'''
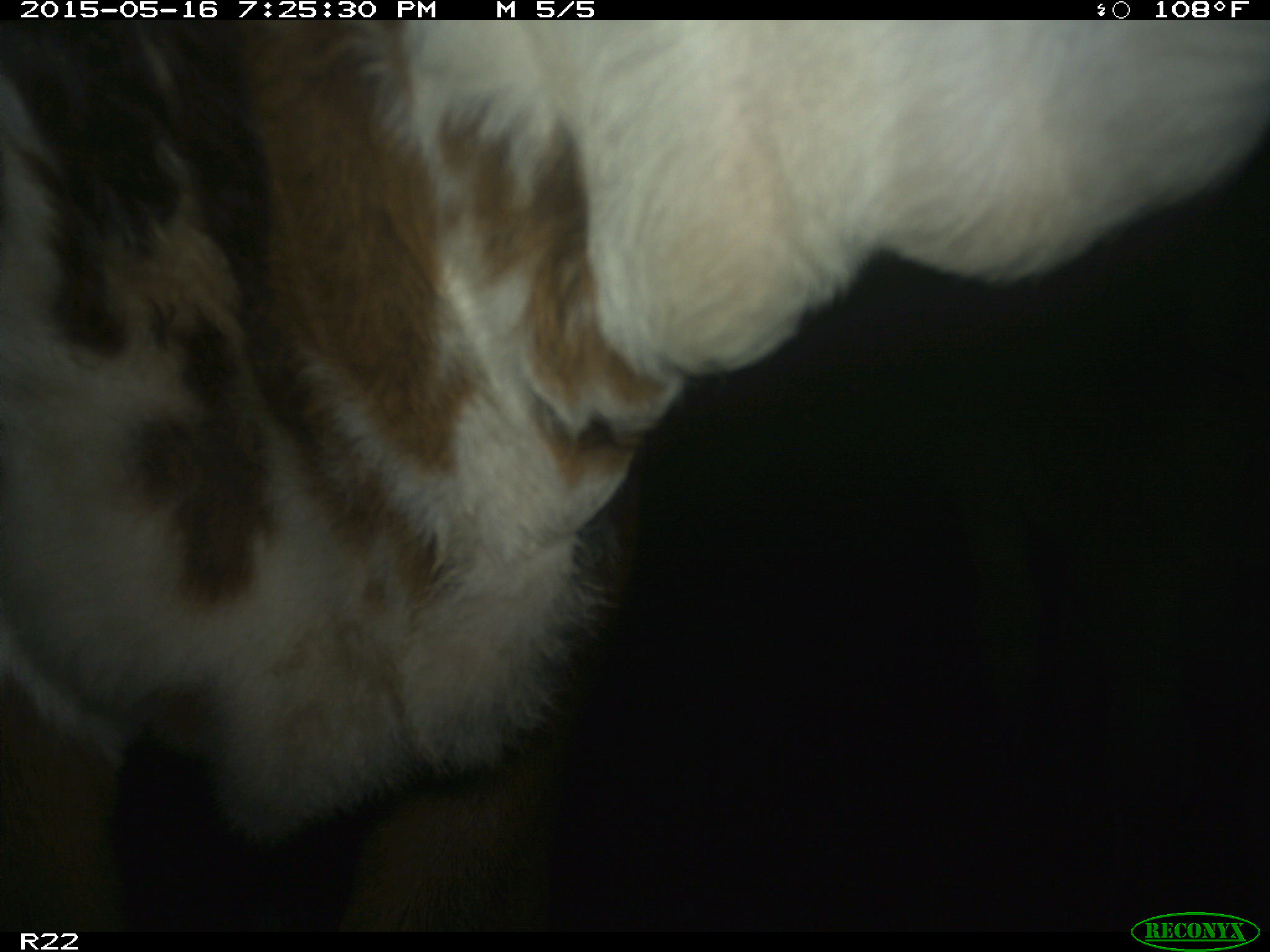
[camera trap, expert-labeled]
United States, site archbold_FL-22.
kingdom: Animalia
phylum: Chordata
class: Mammalia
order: Artiodactyla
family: Bovidae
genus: Bos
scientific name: Bos taurus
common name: domestic cow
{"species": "Bos taurus (domestic cow)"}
'''
Exclude every image and return the material above exactly.

**Output below**
[camera trap, expert-labeled]
United States, site archbold_FL-22.
kingdom: Animalia
phylum: Chordata
class: Mammalia
order: Artiodactyla
family: Bovidae
genus: Bos
scientific name: Bos taurus
common name: domestic cow
{"species": "Bos taurus (domestic cow)"}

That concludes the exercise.